**SOURCE TEXT**.

===

Will Biden’s pressure on chip makers lead to real impact on childcare?
Last month, when the Biden administration moved to require companies seeking a piece of $39 billion in federal funding for semiconductor manufacturing to establish affordable childcare for employees, some hailed it as a desperately needed solution for one of the most persistent problems facing working people.
Stories of people who gave up job opportunities, even their careers, because of their childcare needs have dominated the national conversation for years. Usually, those people happen to be women. A McKinsey study last year revealed that 45% of mothers in the U.S. with children up to five years old who left the workforce during the pandemic cited childcare as a major reason for doing so, versus just 14% of men.
Increasingly, employers see solving childcare needs not only as a critical component of hiring and retaining talent but also of persuading employees to return to the office in the wake of the pandemic.
Not everyone is convinced the administration’s requirement is the answer it promises to be. An opinion piece in The Washington Post conceded that while it’s “clever,” it isn’t nearly enough to fix such a massive institutional problem.
Still, the consensus seems to be that when it comes to addressing the issue, doing something is better than doing nothing — and for those on the frontlines of childcare, it’s definitely a move in the right direction.
“For years, we have believed that employers have a vested interest in supporting their employees with childcare, so I think this is a really interesting personification of that, with a bit of government encouragement along the way,” said Stephen Kramer, CEO of Bright Horizons, which operates more than 1,000 employer-sponsored childcare centers globally and counts Citi, Bank of America and PayPal as clients. “Minimally, it is putting a spotlight on an important issue, that if employers are going to have the workforce they need to do the kind of work that, for example, semiconductor manufacturers intend to do, childcare is an important component to enabling that.”
As Kramer sees it, “We’re at a point where employers just simply can’t ignore this issue.”
They do so at their peril, as one stat suggests. Employees with kids three years old and younger cost U.S. employers some $1,150 per year due to inadequate childcare, making for an average annual loss of $12.7 billion, according to recruitment service Zippia.
To say that those aiming to serve the massive need for childcare services are in a growth industry is an understatement. Bright Horizons is among the providers enjoying a healthy bump in business, last year opening more than 20 new centers across the U.S. and expanding into the Australian market, where it operates 75 locations.

===

**DATA LISTING**.
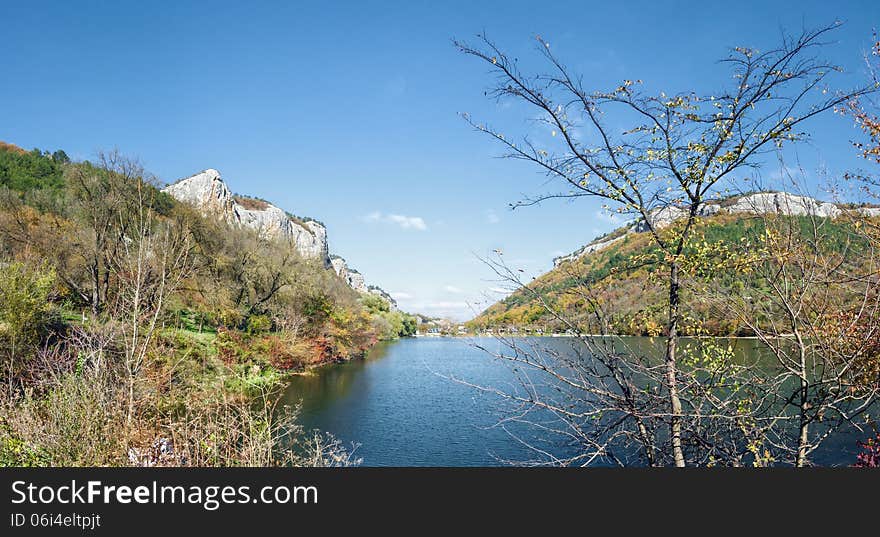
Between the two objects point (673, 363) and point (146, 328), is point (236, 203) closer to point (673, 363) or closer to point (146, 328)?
point (146, 328)

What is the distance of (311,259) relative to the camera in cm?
3409

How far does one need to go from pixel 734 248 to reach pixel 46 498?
5873 mm

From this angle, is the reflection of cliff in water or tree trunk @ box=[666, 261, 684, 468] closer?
tree trunk @ box=[666, 261, 684, 468]

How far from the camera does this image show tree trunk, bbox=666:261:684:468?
381cm

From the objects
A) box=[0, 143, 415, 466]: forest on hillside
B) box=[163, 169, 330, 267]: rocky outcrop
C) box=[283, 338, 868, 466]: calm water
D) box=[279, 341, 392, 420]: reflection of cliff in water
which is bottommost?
box=[283, 338, 868, 466]: calm water

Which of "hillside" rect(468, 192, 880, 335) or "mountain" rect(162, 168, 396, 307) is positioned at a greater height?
"mountain" rect(162, 168, 396, 307)

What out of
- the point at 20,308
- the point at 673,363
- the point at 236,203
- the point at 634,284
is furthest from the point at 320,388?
the point at 236,203

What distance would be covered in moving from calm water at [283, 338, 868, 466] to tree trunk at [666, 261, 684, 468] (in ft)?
1.30

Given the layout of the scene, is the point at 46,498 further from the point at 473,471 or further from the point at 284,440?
the point at 284,440

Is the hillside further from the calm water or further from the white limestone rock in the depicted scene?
the calm water

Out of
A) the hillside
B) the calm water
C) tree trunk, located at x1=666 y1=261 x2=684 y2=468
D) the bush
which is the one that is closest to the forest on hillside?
the bush

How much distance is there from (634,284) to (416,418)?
14520 millimetres

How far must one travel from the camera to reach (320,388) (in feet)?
76.0

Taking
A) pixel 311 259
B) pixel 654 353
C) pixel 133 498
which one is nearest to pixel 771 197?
pixel 654 353
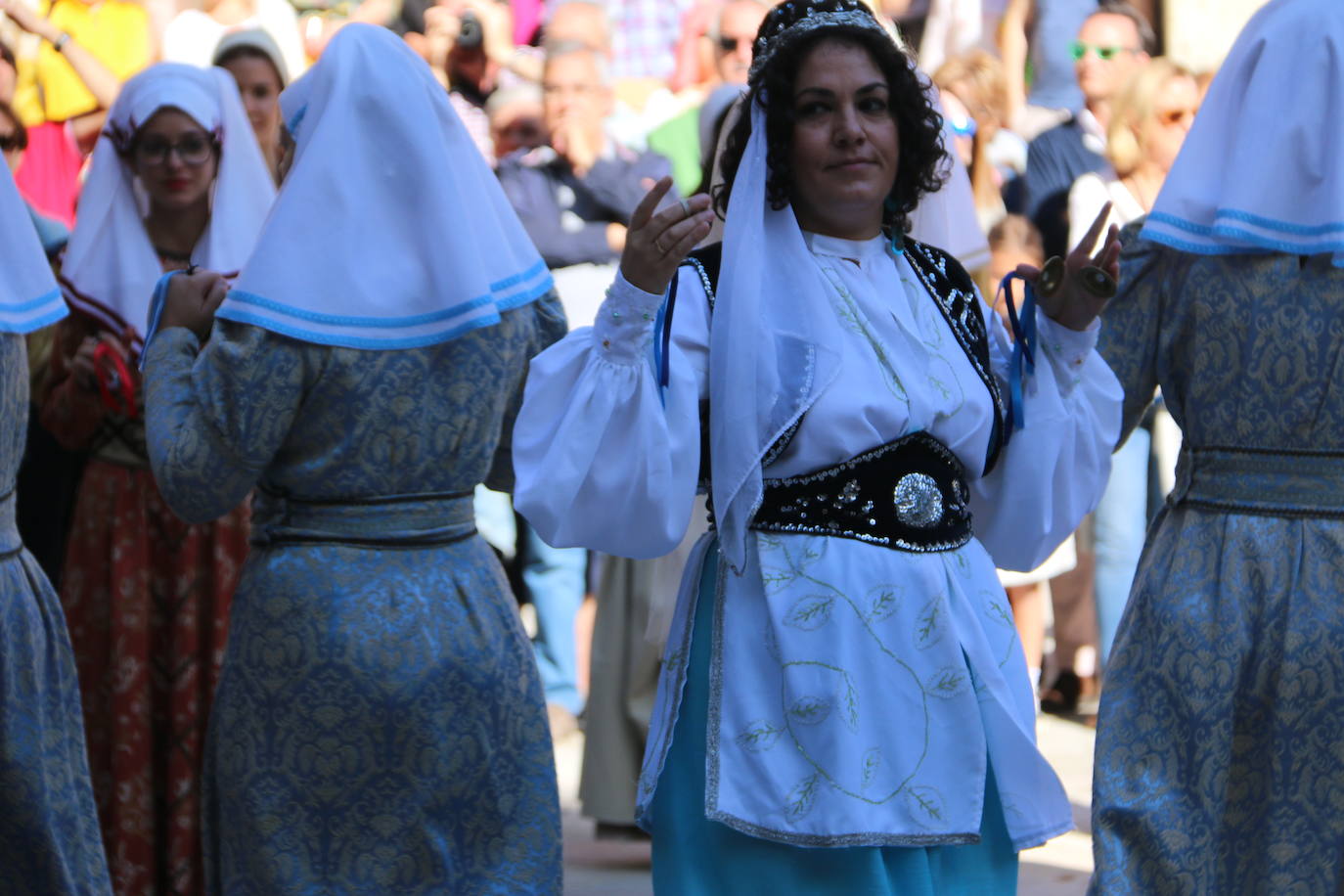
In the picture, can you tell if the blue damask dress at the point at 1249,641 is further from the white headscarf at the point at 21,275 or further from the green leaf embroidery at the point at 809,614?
the white headscarf at the point at 21,275

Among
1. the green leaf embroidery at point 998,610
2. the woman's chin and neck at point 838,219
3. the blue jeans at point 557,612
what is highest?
the woman's chin and neck at point 838,219

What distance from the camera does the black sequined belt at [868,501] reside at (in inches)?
124

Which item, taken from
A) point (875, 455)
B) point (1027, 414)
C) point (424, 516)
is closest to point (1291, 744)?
point (1027, 414)

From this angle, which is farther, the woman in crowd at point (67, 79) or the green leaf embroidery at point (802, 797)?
the woman in crowd at point (67, 79)

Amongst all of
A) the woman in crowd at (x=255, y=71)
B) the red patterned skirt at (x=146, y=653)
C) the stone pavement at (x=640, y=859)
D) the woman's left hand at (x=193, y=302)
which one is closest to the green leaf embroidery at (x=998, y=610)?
the woman's left hand at (x=193, y=302)

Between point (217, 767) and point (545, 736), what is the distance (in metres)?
0.61

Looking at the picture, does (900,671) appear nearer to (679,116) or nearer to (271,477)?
(271,477)

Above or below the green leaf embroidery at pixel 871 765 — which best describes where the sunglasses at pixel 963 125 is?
above

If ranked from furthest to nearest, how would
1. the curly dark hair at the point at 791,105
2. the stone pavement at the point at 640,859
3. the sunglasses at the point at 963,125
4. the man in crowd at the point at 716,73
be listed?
the man in crowd at the point at 716,73
the sunglasses at the point at 963,125
the stone pavement at the point at 640,859
the curly dark hair at the point at 791,105

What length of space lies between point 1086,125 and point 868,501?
17.0 feet

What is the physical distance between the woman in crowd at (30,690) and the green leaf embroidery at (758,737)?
1.51 m

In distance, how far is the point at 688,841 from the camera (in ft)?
10.3

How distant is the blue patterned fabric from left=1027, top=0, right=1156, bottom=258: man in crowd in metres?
4.57

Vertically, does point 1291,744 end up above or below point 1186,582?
below
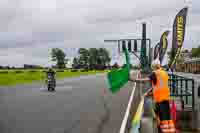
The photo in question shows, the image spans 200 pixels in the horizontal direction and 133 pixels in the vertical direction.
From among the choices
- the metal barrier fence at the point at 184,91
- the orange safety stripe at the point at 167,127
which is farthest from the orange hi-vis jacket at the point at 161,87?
the metal barrier fence at the point at 184,91

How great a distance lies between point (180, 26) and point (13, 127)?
9.20 meters

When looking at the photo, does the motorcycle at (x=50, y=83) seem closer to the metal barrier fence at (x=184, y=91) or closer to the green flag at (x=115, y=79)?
the metal barrier fence at (x=184, y=91)

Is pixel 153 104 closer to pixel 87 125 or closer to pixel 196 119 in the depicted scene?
pixel 196 119

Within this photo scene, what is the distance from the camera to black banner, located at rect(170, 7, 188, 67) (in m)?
17.9

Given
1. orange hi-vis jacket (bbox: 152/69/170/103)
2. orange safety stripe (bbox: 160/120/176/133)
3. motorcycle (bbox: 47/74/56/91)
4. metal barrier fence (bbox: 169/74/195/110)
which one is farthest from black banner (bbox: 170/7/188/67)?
motorcycle (bbox: 47/74/56/91)

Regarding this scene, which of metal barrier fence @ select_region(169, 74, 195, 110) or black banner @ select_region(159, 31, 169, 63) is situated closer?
metal barrier fence @ select_region(169, 74, 195, 110)

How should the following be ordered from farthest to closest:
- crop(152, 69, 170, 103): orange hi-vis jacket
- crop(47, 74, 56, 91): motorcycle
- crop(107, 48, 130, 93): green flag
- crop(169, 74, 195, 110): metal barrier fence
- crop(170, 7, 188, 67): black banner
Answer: crop(47, 74, 56, 91): motorcycle → crop(170, 7, 188, 67): black banner → crop(169, 74, 195, 110): metal barrier fence → crop(107, 48, 130, 93): green flag → crop(152, 69, 170, 103): orange hi-vis jacket

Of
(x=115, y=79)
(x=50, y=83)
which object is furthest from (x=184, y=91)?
(x=50, y=83)

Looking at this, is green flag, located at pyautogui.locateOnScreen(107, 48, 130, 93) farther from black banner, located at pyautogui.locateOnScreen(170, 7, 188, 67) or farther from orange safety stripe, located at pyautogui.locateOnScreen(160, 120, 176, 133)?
black banner, located at pyautogui.locateOnScreen(170, 7, 188, 67)

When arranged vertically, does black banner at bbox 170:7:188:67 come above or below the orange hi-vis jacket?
above

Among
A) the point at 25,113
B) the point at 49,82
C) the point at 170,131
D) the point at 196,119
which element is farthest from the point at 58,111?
the point at 49,82

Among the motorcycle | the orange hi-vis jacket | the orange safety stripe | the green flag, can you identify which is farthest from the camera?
the motorcycle

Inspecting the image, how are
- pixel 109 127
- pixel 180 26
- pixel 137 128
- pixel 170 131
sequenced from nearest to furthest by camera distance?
pixel 137 128, pixel 170 131, pixel 109 127, pixel 180 26

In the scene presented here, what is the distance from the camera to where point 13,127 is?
11891 mm
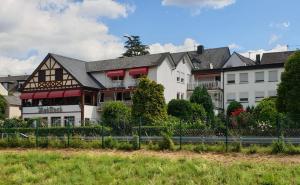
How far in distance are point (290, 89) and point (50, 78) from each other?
111ft

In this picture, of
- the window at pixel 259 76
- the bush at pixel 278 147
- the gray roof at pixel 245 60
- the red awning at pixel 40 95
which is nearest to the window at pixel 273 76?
the window at pixel 259 76

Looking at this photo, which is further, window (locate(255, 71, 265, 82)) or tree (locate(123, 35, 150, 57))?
tree (locate(123, 35, 150, 57))

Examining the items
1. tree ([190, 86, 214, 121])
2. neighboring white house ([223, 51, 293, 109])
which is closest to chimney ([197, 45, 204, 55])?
neighboring white house ([223, 51, 293, 109])

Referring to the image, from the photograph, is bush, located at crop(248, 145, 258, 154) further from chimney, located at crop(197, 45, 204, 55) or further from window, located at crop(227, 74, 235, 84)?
chimney, located at crop(197, 45, 204, 55)

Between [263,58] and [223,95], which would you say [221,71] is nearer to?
[223,95]

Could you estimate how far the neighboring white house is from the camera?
182 feet

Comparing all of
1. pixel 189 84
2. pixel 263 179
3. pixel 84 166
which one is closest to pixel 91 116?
pixel 189 84

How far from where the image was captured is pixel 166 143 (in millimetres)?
22156

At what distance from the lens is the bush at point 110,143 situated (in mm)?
23656

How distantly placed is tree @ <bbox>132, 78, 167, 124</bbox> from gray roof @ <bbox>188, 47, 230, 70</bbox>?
23.5 meters

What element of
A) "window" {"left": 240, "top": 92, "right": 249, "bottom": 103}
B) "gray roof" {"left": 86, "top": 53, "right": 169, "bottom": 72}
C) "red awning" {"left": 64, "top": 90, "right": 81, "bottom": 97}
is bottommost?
"window" {"left": 240, "top": 92, "right": 249, "bottom": 103}

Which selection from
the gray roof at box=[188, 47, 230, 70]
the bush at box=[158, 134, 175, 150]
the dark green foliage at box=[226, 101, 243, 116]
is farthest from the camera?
the gray roof at box=[188, 47, 230, 70]

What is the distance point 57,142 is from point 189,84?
37.5 metres

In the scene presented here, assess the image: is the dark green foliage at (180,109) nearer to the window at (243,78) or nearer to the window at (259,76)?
the window at (243,78)
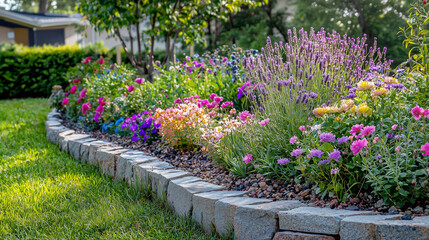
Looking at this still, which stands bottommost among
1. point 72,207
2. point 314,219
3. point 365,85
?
point 72,207

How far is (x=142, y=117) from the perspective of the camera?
4.57 meters

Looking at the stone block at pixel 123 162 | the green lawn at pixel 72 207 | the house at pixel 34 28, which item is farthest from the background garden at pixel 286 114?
the house at pixel 34 28

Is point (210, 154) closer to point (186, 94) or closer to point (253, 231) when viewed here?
point (253, 231)

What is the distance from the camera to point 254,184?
113 inches

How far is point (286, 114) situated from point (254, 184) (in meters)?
0.58

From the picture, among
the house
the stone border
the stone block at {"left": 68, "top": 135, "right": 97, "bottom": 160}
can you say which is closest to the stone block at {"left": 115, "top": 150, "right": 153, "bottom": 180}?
the stone border

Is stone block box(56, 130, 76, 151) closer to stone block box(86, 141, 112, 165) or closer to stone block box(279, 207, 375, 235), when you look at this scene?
stone block box(86, 141, 112, 165)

===

**EXERCISE DESCRIPTION**. In the childcare article, how many locations does Bright Horizons operate in the Australian market?

**PROBLEM SOLUTION**. 75 locations.